OBJECTIVES —
a) Can you copy the records word for word, starting at the line that contains "Surveying this photo, as" and ending at the last line of the records?
b) Would you continue the article on the Average True Range and Directional Movement from where it stops?

--- BEGIN ARTICLE ---

This Site:en.yinlu.net Source:en.yinlu.net Writer: Time:2007-09-14
 

 

The Directional Movement Indicator [DMI] and Average Directional Index [ADX] are technical tools developed by Welles Wilder Jr. and described in his 1978 classic, New Concepts in Technical Trading Systems. In order to apply these unique tools, some background information is required. This article uses weekly charts and looks at Average True Range and two components of Directional Movement as an introduction to the ADX.


Average True Range

The Average True Range [ATR] uses a True Range [TR] value to identify a better price range vale for a specific period. The TR uses the previous week’s close to calculate three different range values and as a result, weekend gaps (up or down) are incorporated into the price ranges. The highest absolute value for the three calculations is used as the True Range for the week. Figure 1 provides the three weekly range calculations and bar chart examples of each one as the greatest TR for the period.

 

 

Figure 1: Weekly True Range Calculations and Display
(click here for larger view) 

The ATR uses each period’s TR value to obtain an average that represents a common range for the period. Welles Wilder, the developer of the indicator often used a value that approximated a 27-period exponential moving average to smooth the data. A strong move in the ATR incorporates price gaps and provides traders with important information about price volatility that can be missed by other smoothed indicators.

--- END ARTICLE ---
--- BEGIN RECORDS TO PROCESS ---

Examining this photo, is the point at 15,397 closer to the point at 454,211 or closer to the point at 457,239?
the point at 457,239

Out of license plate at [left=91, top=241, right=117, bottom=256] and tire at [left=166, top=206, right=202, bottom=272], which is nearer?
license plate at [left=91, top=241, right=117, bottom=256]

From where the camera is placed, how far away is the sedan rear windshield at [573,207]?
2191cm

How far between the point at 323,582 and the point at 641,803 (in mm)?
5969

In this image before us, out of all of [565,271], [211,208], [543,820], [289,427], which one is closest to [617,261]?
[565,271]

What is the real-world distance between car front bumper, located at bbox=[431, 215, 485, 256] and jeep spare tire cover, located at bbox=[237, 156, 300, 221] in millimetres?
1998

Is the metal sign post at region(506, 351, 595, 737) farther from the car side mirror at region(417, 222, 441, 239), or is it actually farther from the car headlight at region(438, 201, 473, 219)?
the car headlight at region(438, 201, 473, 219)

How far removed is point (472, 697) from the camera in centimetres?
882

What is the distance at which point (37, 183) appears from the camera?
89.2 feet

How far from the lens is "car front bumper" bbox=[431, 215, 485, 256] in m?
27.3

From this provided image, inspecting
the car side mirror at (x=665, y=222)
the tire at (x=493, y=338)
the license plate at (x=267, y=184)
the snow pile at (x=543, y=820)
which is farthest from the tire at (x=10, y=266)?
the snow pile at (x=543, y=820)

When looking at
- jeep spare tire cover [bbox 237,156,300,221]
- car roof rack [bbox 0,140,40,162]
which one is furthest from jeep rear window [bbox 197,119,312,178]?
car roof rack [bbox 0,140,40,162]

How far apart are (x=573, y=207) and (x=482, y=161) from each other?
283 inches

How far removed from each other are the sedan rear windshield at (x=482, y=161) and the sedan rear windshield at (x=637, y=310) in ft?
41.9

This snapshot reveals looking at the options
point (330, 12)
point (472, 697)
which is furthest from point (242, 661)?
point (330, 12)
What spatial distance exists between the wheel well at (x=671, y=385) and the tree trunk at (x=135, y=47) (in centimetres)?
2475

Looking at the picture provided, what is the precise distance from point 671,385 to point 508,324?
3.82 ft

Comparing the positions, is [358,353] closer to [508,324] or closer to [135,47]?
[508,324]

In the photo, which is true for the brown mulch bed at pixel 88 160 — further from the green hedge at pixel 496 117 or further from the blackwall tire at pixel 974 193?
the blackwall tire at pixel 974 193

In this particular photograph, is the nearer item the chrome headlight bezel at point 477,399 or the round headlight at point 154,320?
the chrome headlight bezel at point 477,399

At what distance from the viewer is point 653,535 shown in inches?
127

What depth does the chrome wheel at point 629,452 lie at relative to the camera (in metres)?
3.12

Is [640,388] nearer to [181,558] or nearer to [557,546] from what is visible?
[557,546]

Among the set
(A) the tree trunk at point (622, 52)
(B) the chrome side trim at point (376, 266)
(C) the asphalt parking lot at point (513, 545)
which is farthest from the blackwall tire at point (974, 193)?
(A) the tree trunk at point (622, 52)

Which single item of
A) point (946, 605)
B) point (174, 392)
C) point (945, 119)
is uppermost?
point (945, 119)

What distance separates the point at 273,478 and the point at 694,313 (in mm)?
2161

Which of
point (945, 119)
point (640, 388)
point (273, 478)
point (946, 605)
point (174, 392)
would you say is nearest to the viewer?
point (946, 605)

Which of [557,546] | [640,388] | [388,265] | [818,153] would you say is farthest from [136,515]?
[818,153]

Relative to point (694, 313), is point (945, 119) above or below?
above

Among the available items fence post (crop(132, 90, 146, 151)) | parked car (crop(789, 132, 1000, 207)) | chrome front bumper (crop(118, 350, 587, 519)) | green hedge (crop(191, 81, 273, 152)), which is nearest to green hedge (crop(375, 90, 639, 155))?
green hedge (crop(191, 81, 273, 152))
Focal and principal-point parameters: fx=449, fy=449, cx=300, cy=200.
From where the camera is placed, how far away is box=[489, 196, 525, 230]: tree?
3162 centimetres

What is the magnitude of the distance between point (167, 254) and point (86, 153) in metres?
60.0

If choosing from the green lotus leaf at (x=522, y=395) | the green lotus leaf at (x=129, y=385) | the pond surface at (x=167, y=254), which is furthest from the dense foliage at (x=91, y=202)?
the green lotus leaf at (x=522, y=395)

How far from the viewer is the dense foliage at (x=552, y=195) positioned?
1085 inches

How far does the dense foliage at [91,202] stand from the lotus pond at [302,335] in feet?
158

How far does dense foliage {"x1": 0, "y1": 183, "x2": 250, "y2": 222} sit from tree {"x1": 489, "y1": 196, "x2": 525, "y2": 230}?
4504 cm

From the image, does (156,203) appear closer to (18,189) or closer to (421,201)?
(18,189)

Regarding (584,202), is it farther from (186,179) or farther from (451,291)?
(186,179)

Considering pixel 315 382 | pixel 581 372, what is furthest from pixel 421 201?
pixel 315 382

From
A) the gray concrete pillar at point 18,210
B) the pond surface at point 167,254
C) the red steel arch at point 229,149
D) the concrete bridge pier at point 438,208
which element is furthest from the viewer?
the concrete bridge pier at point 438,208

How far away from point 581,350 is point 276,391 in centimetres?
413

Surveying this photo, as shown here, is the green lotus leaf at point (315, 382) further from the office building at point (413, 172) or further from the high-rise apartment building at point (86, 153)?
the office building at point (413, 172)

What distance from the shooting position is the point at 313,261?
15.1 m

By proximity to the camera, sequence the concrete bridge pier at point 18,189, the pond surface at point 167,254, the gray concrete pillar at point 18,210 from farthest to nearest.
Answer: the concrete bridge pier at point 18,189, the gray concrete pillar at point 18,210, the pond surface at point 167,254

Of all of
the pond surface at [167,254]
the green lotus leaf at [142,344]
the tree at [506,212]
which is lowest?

--- END RECORDS TO PROCESS ---

THE REPLIES —
a)
Surveying this photo, as shown here, is the green lotus leaf at point (315, 382) further from the office building at point (413, 172) or further from the high-rise apartment building at point (86, 153)?
the office building at point (413, 172)

What distance from the shooting position is the point at 313,261?
15.1 m

By proximity to the camera, sequence the concrete bridge pier at point 18,189, the pond surface at point 167,254, the gray concrete pillar at point 18,210 from farthest to nearest.
Answer: the concrete bridge pier at point 18,189, the gray concrete pillar at point 18,210, the pond surface at point 167,254

Of all of
the pond surface at [167,254]
the green lotus leaf at [142,344]
the tree at [506,212]
which is lowest?

b)
The ATR uses historical price information plus a smoothing process to construct a line, so it’s a lagging indicator. Although price volatility cannot be predicted using this line, it provides an objective view of volatility. A sharp move in the ATR will likely be accompanied by an increase in the implied volatility [IV] component of the option’s premium.

Figure 2 provides a weekly chart for QQQQ, the Nasdaq 100 exchange traded fund [ETF], along with a 10-week and 40-week exponential moving average [EMA] and a 14-week ATR. The two-month consolidation in QQQQ ending in early July 2007 is accompanied by a dip in the ATR. Since that time, price volatility in the ETF is at levels not seen since early 2003. If you’ve been trading these markets, you probably didn’t need the ATR to tell you volatility has gone up, but comparing the relative values does put the current volatility into perspective.

 

 

Figure 2: Weekly Chart of QQQQ with EMA and Average True Range

Flat movement in the ATR often accompanies consolidation phases, while strong moves suggest a potential change in direction. It remains to be seen whether the recent ATR rise accompanying higher QQQQ prices confirms a return to the long-term uptrend in the ETF. It’s important to note that the ATR is note a directional tool, a rising ATR line does not suggest rising prices, just increased volatility.

Major tops and bottoms are often associated with strong moves in the ATR. Since volatility won’t increase indefinitely, the ATR is expected to decline after a sharp move and return to a relatively normal range. The trader should use other technical tools to ascertain whether a new trend has been initiated given a sharp rise in ATR or if the action was a temporary change in conditions.

Directional Movement Indicator

The Directional Movement Indicator [DMI] is created using two other oscillators: upward directional movement (+DI) and downward directional movement [-DI]. The +DI and -DI lines can be used separately to generate trade signals or as part of the DMI calculation.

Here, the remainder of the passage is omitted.